::: Given records :::

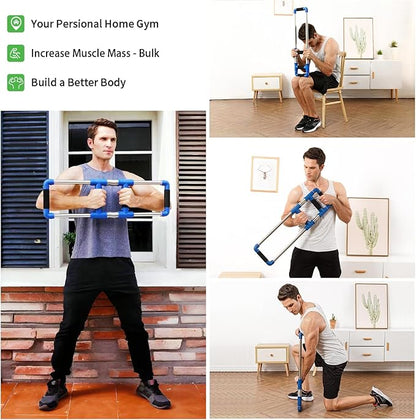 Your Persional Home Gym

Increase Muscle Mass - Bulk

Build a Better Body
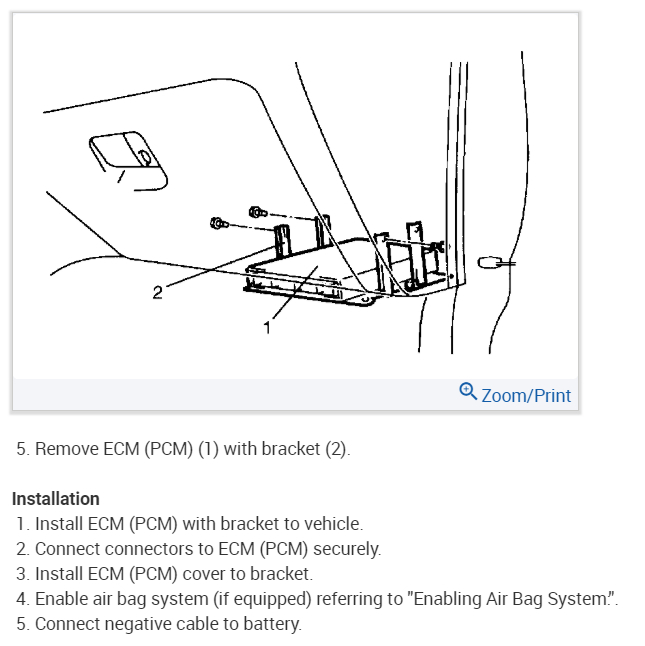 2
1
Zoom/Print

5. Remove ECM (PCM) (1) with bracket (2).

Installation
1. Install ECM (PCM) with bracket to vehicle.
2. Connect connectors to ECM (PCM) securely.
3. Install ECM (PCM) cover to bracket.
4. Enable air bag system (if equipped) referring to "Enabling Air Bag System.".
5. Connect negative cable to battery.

:::
::: Given records :::

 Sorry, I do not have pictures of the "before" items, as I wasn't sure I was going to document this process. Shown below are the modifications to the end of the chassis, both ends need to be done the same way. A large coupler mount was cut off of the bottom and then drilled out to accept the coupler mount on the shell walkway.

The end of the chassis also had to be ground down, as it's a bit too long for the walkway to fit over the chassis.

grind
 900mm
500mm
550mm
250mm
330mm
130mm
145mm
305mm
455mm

:::

## Task details
Say how many lines of the records include the word "walkway", and give nothing but the number.

## Written answer
2